Nine years ago, after starting several businesses that had left me dissatisfied, I decided I would stop focusing on money and only pursue things that were interesting to me. At the time, I just wanted to do something fun. But what I didn’t realize back then was that I was actually switching my personal operating system from one based on money to one based on character, and the change would be far more profound than I could have ever imagined.
Virtually everybody runs on a money- and hype-driven OS. For everyone using this standard — and it really is almost everyone — fame and fortune are the only measurements that matter. The quality of someone’s character is irrelevant as long as they have wealth or notoriety. But if your operating system is based on character, these “normal” standards have no bearing. Like someone using a Mac in a world full of Windows, the rules and constraints of Windows, or in this case the money OS, simply don’t pertain to you. The end result is both liberating and empowering.
In the process of rejecting wealth as the primary standard of measuring a person’s worth, one is also released from having that same standard applied to them. People using the money driven OS might try to judge you strictly by your net worth, but it’s no longer applicable. It’s like someone judging you for having a bad jump shot during a math competition. It doesn’t matter.
I didn’t realize how much being free from this judgment contributed to my self confidence, until one day an acquaintance asked me where I had made my money. I’ve never claimed to be rich, so I was a bit puzzled why she would assume that I was. I replied, “Money? I don’t have any money.” She said, “You carry yourself like you do.”
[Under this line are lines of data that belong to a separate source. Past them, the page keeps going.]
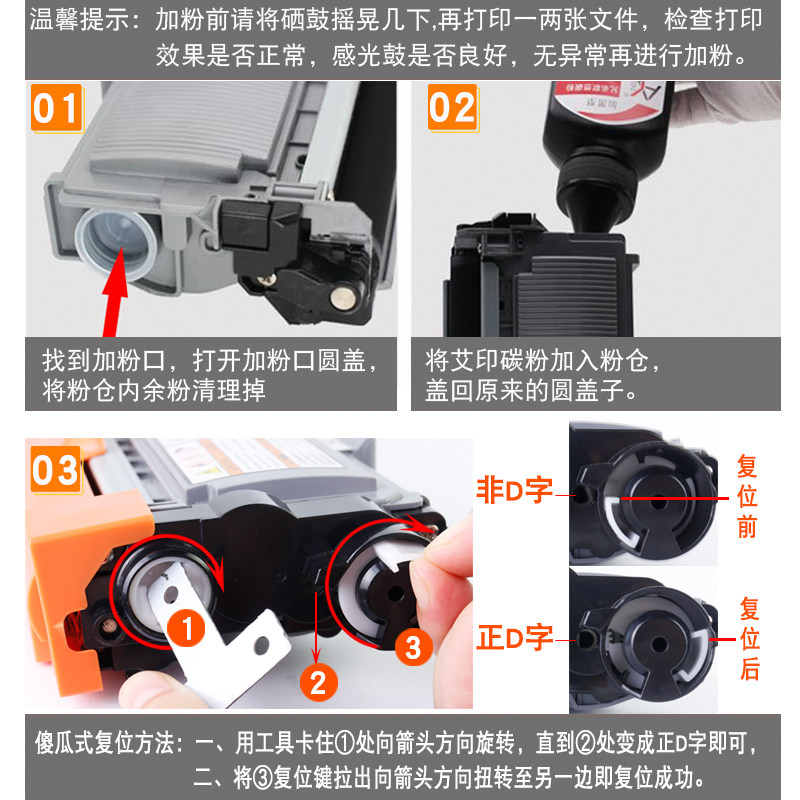 温馨提示：加粉前请将硒鼓摇晃几下,再打印一两张文件，检查打印效果是否正常，感光鼓是否良好，无异常再进行加粉。

01

找到加粉口，打开加粉口圆盖，将粉仓内余粉清理掉

02

将艾印碳粉加入粉仓，盖回原来的圆盖子。

03

1

2

3

非D字

复位前

正D字

复位后

傻瓜式复位方法：一、用工具卡住①处向箭头方向旋转，直到②处变成正D字即可，
二、将③复位键拉出向箭头方向扭转至另一边即复位成功。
In letting go of the money-based OS, I had subconsciously begun to measure myself on the character standard. Based on character, I never felt inferior, because I was confident I stacked up favorably. What this person was interpreting as the self assurance of someone with a lot of money, was actually the self assurance of someone for whom the money standard wasn’t being applied at all.
Paradoxically, adopting a character-based operating system has actually opened doors to people who are financially successful. As people gain wealth, money often gets in the way of building genuine friendships. It becomes easy for suspicion to creep in. Many wealthy people end up associating exclusively with people of similar economic status, which sounds okay until you realize this means entire segments of the population, including many interesting people, are effectively closed to them. It is truly a gilded cage.
For financially successful people, the character of those around them takes on a new level of importance. It’s no longer just about being around good people, but about needing to be around people whom they can trust. Unless you’re already on a similar economic level, a person using the money OS will always carry with them the taint of suspicion.
When I decided to put character first, I had no idea that rejecting money as my primary standard of measurement would result in a plethora of friendships with people who were financially successful, but that’s exactly what happened. Money stopped being “a thing” and we could relate as equals on the basis of character.
I’m not so naive as to suggest money is completely irrelevant. We all have bills to pay, and there is a base level of financial need. But it should not be the only, or even the dominant, measurement of a person’s worth — not for others and definitely not for yourself.
Letting go of the money-based operating system in favor of one based on character means being liberated from the common judgments of others. It means you can measure your self worth and your happiness by something other than your outward success. And it means associating with people based on who they are as a person and not the size of their wallet or the reach of their fame.